Deeper relationships with Chinese airlines expected
While the direct booking business is small, Mr. Mangelaars was expecting to deepen partnerships with more Chinese airlines. As Skyscanner puts travelers first before partners, the company believes that the best price and good experience can attract travelers to book and come back. “When travelers are happy, they will promote partners, and that will further the success of Skyscanner. So finding partners that provide the best price and experience to travelers will be a vital step,” he said.
“I've spent my life in partnership, so I'm a big fan of partnerships. For us, it is super important to have a very strong ecosystem. That's the power of Skyscanner.”

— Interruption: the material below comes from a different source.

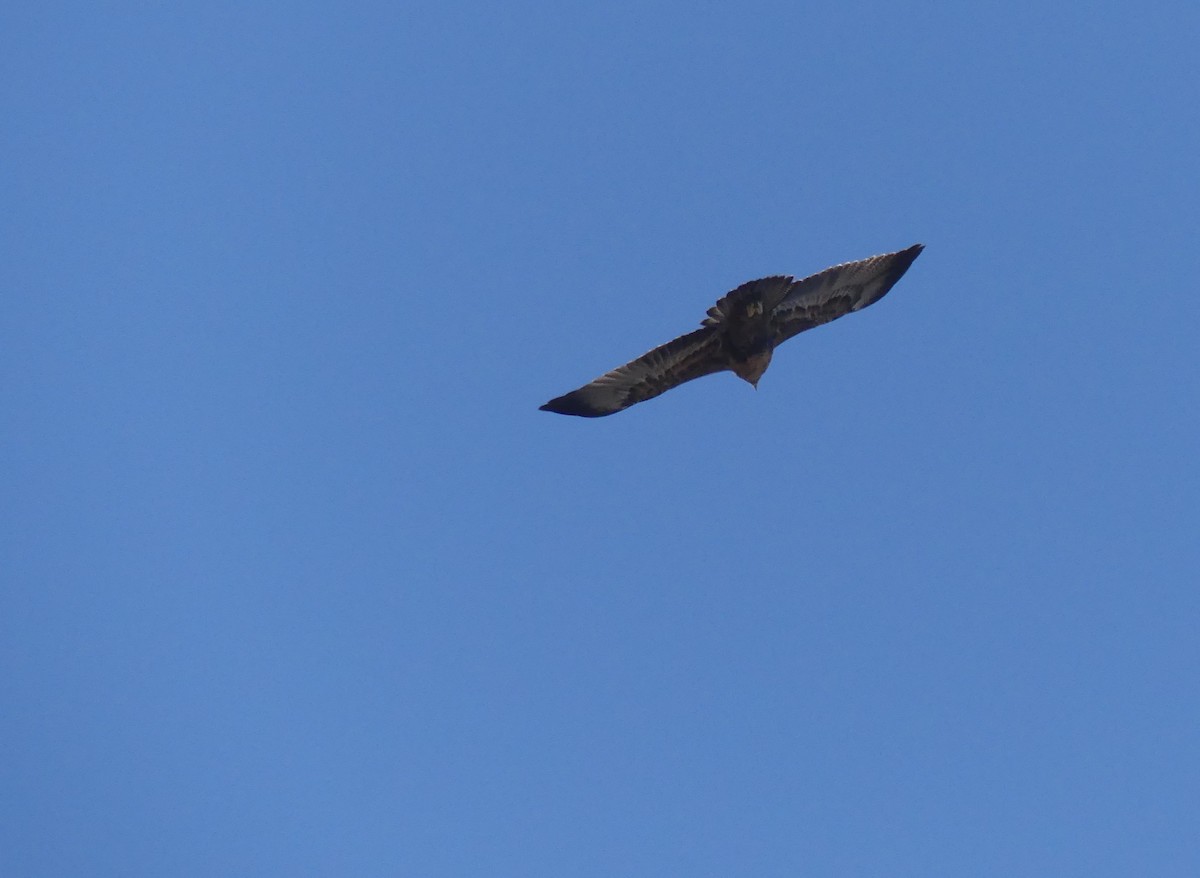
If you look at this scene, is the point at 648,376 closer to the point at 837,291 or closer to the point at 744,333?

Mr. Mangelaars wants to visit China again and meet with airlines when the border is open. “We have a team in China for sure. ... We have a lot of great partners in China and the rest of the Asia Pacific, and I can't wait to get on a plane and reignite the relationships in the Asia Pacific. I always truly enjoy being in Asia Pacific and it's great doing business there."
Meanwhile, Skyscanner is sharing its search data to help airlines in the post pandemic era map supply to demand. However, Mr Mangelaars said the challenge is that even via API connections, there is no one size fits all approach. Skyscanner searches over 10 billion prices every day, and to make sure that airlines and OTAs can find the value from the search data, it has dedicated teams with strong personal relationships.
Trip.com and Travix treated the same as other OTAs
As the former CEO of Travix, Mr. Mangelaars regards Travix as a partner in Skyscanner’s OTA list, with no preferential treatment. And it is the same with Trip.com, a sister brand under the same parent company Trip.com Group.
As it does with other partners, Skyscanner talks with Trip.com about the industry and how things are recovering. They share technology information as it does with other industry partners, like Amadeus. “Just slightly different as they (Trip.com) have specific knowledge. It's built in China, designed for Asia, so that it has a specific angle. But there's nothing we will not do with other partners that we will do with Trip. com in the technology space,” he said.
As to other OTA giants like Booking.com and Expedia, or airlines, Mr. Mangelaars views them all as partners. “So they are all partners or competitors, but at the end of the day we have to make sure we are the one that serves the travelers best and by doing so will win.”
Skyscanner will focus on travelers and continue to improve its open marketplace and flexibility in the post-pandemic period, said Mr. Mangelaars.
As travelers become more aware of sustainability, they start looking for options like rail, bus or other transportation options. Skyscanner has long term ambitions to create a rich, open network to connect all the destinations in the world in different ways, including promoting more hotel and car hire options.